(Beginning of Records provided)
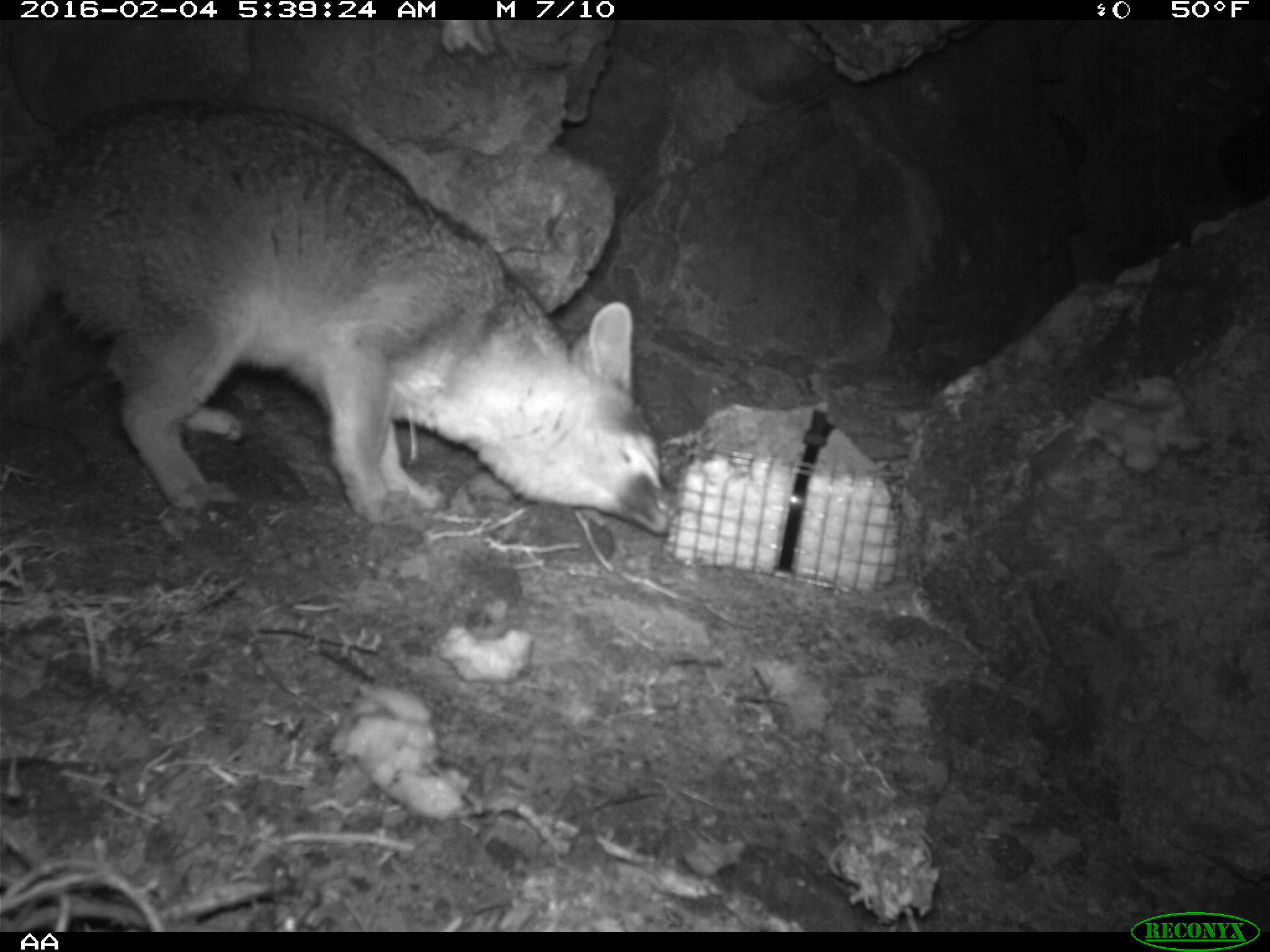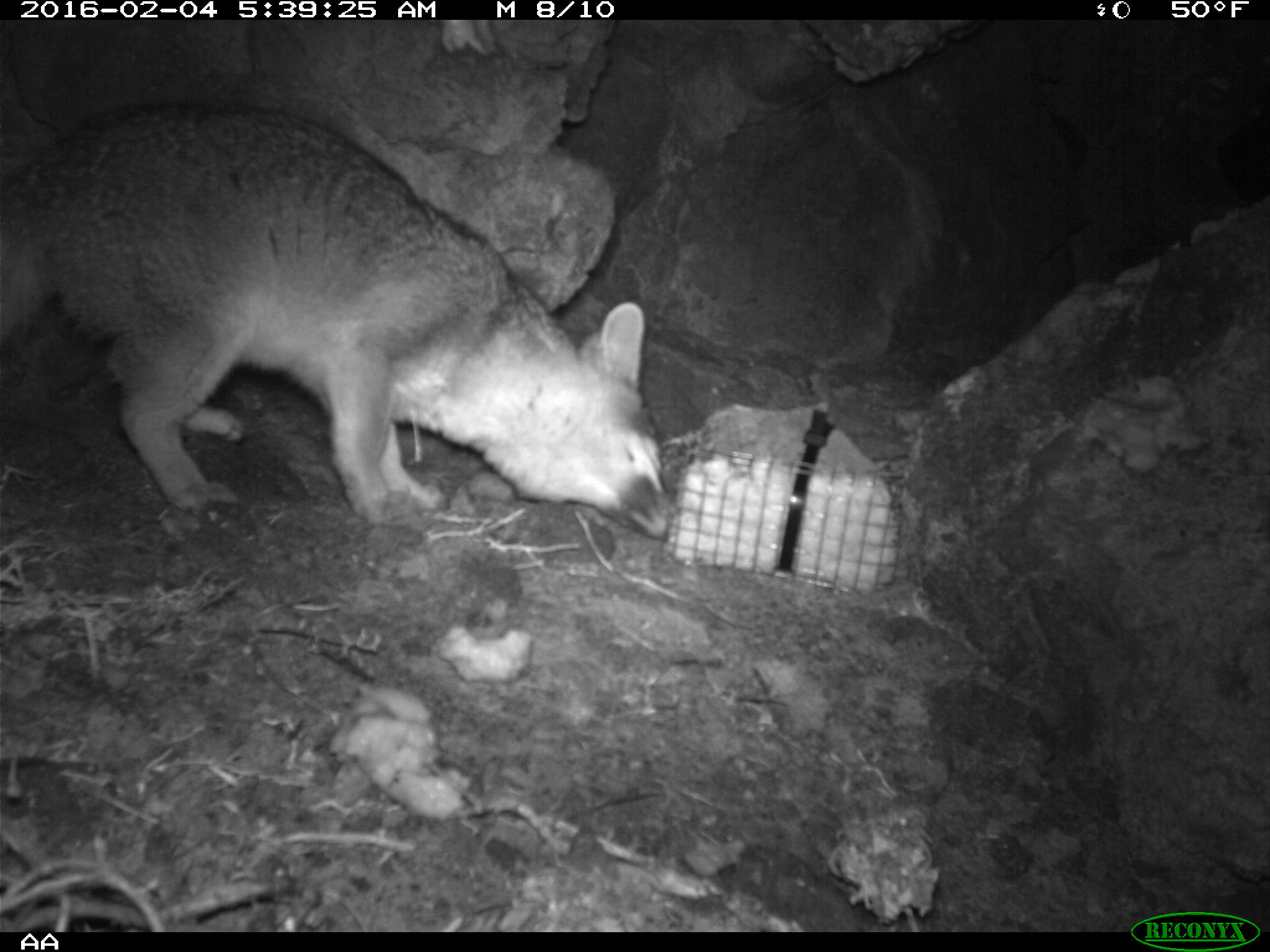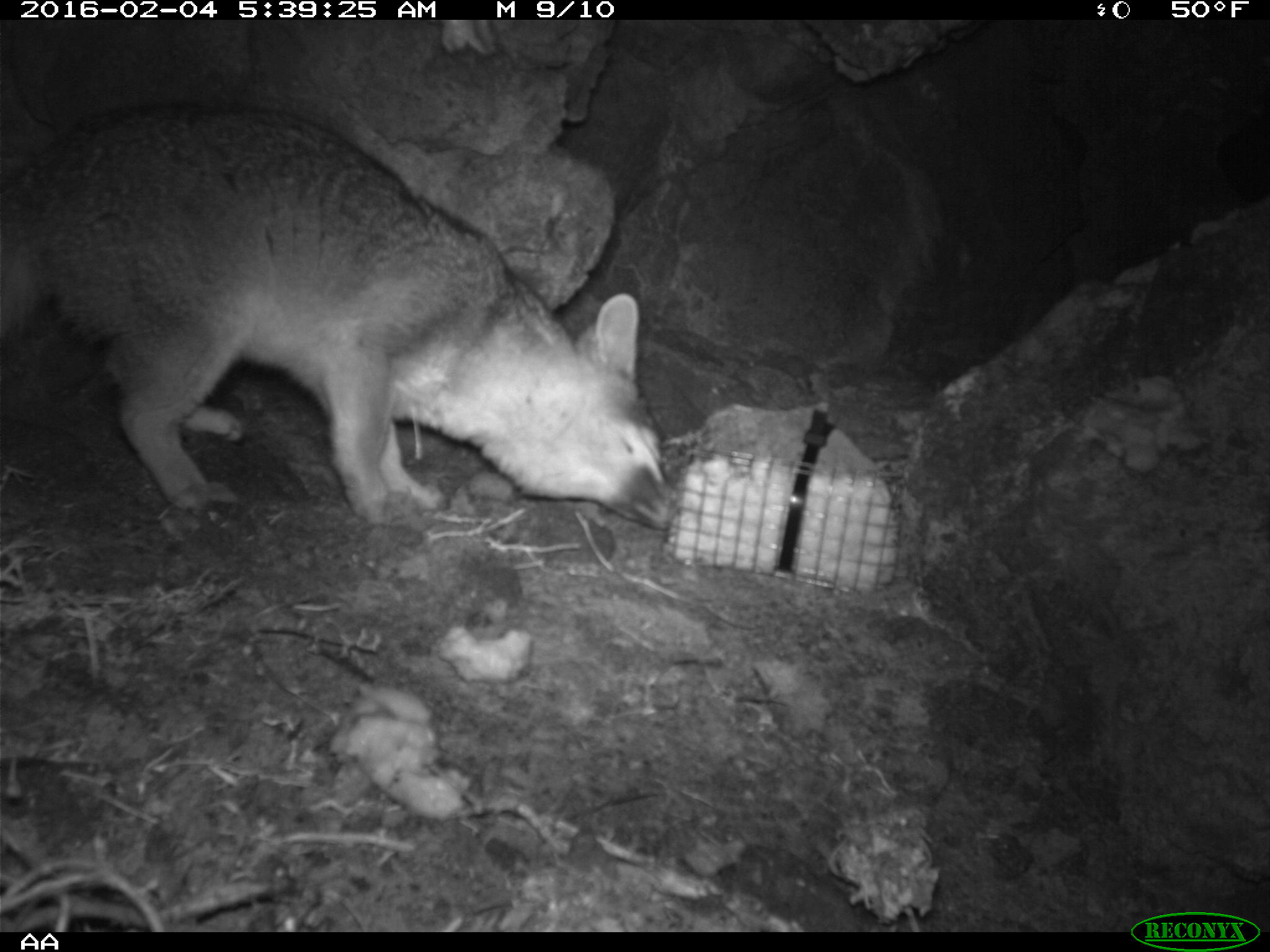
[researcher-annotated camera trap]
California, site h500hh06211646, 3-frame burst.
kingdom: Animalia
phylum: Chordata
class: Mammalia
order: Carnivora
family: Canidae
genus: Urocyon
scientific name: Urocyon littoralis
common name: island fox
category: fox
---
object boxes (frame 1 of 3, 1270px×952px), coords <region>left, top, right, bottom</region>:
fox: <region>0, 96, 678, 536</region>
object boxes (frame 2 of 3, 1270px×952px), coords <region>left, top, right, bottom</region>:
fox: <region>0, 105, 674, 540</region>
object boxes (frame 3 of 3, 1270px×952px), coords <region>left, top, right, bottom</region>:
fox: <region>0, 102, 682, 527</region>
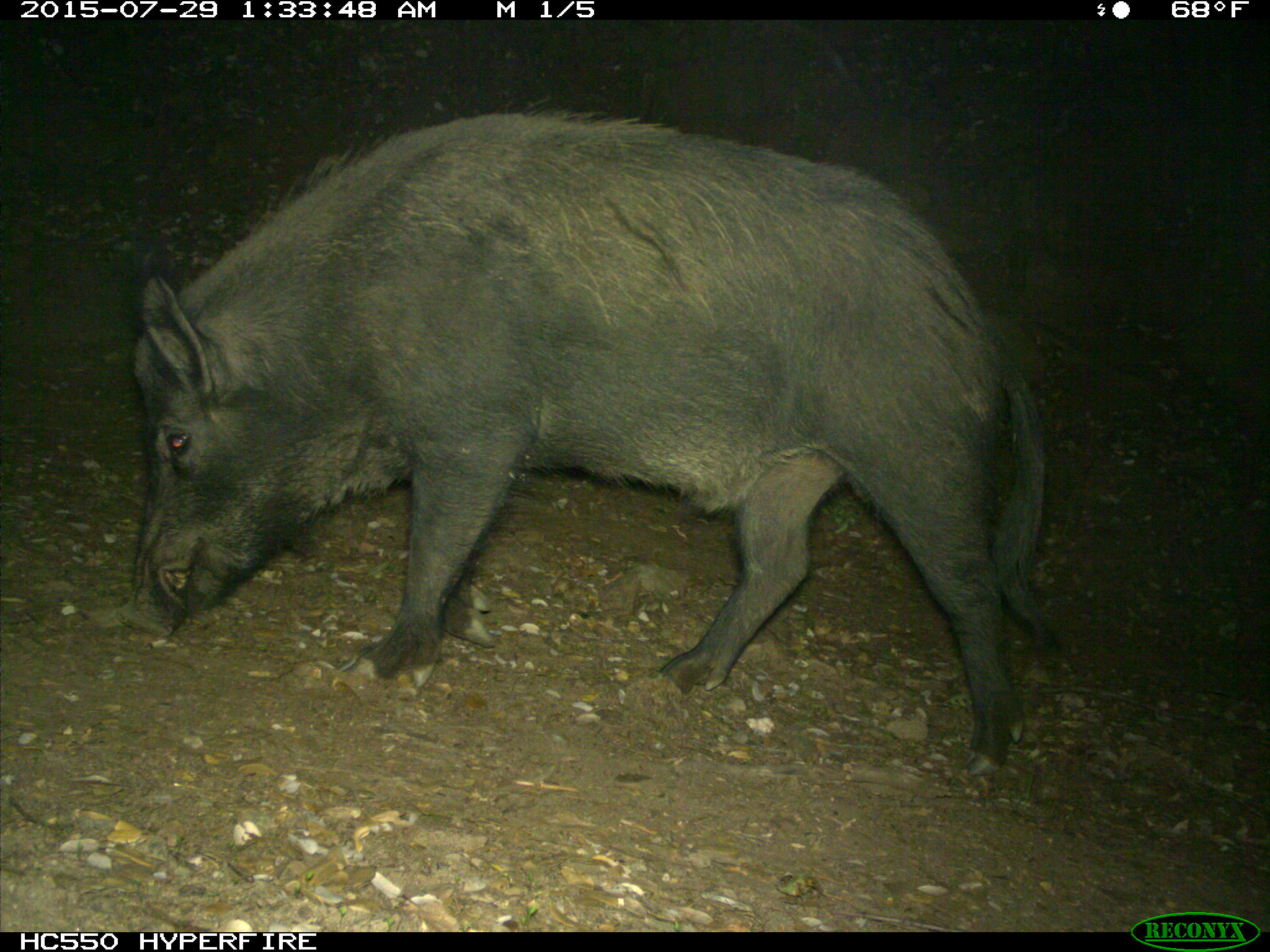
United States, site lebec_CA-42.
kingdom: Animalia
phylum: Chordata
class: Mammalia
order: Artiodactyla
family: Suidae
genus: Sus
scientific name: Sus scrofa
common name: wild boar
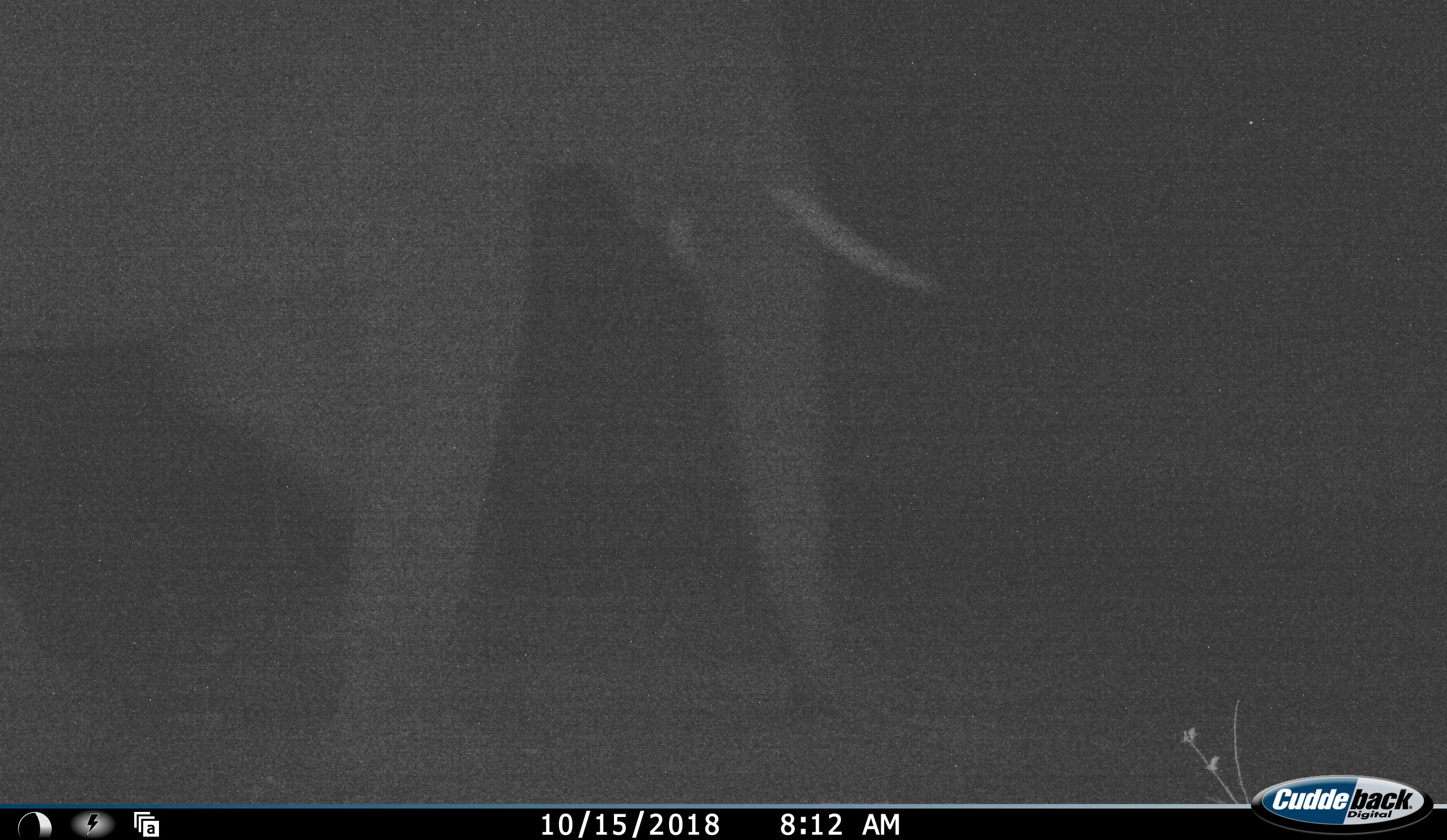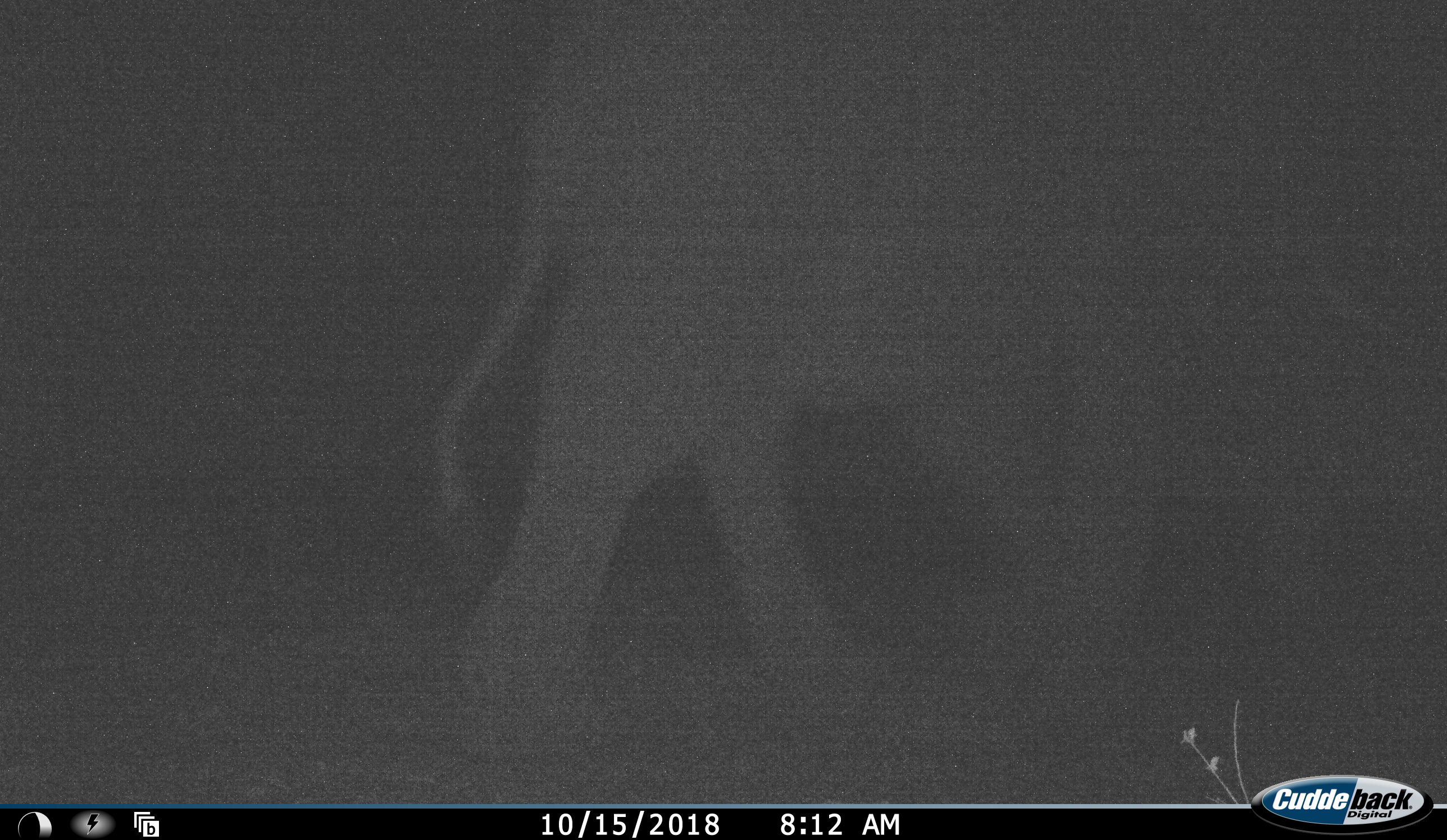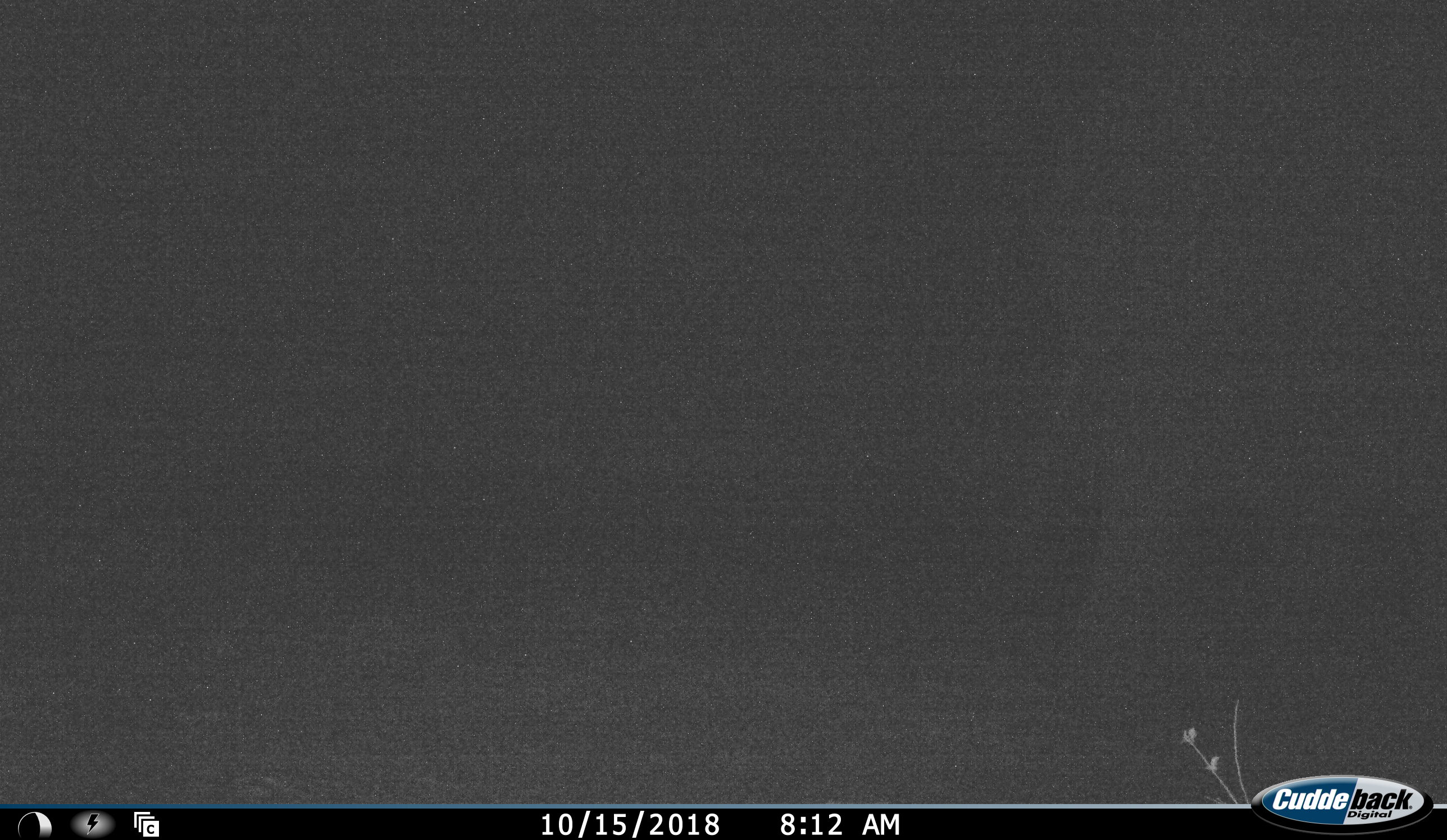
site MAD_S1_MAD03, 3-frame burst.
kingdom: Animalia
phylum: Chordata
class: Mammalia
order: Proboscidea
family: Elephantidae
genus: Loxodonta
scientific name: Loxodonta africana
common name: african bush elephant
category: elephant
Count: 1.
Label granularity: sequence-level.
(End of Records provided)
Task item
Pictures omitted, give the entries again exactly.

Answer section
[researcher-annotated camera trap]
California, site h500hh06211646, 3-frame burst.
kingdom: Animalia
phylum: Chordata
class: Mammalia
order: Carnivora
family: Canidae
genus: Urocyon
scientific name: Urocyon littoralis
common name: island fox
category: fox
---
object boxes (frame 1 of 3, 1270px×952px), coords <region>left, top, right, bottom</region>:
fox: <region>0, 96, 678, 536</region>
object boxes (frame 2 of 3, 1270px×952px), coords <region>left, top, right, bottom</region>:
fox: <region>0, 105, 674, 540</region>
object boxes (frame 3 of 3, 1270px×952px), coords <region>left, top, right, bottom</region>:
fox: <region>0, 102, 682, 527</region>
United States, site lebec_CA-42.
kingdom: Animalia
phylum: Chordata
class: Mammalia
order: Artiodactyla
family: Suidae
genus: Sus
scientific name: Sus scrofa
common name: wild boar
site MAD_S1_MAD03, 3-frame burst.
kingdom: Animalia
phylum: Chordata
class: Mammalia
order: Proboscidea
family: Elephantidae
genus: Loxodonta
scientific name: Loxodonta africana
common name: african bush elephant
category: elephant
Count: 1.
Label granularity: sequence-level.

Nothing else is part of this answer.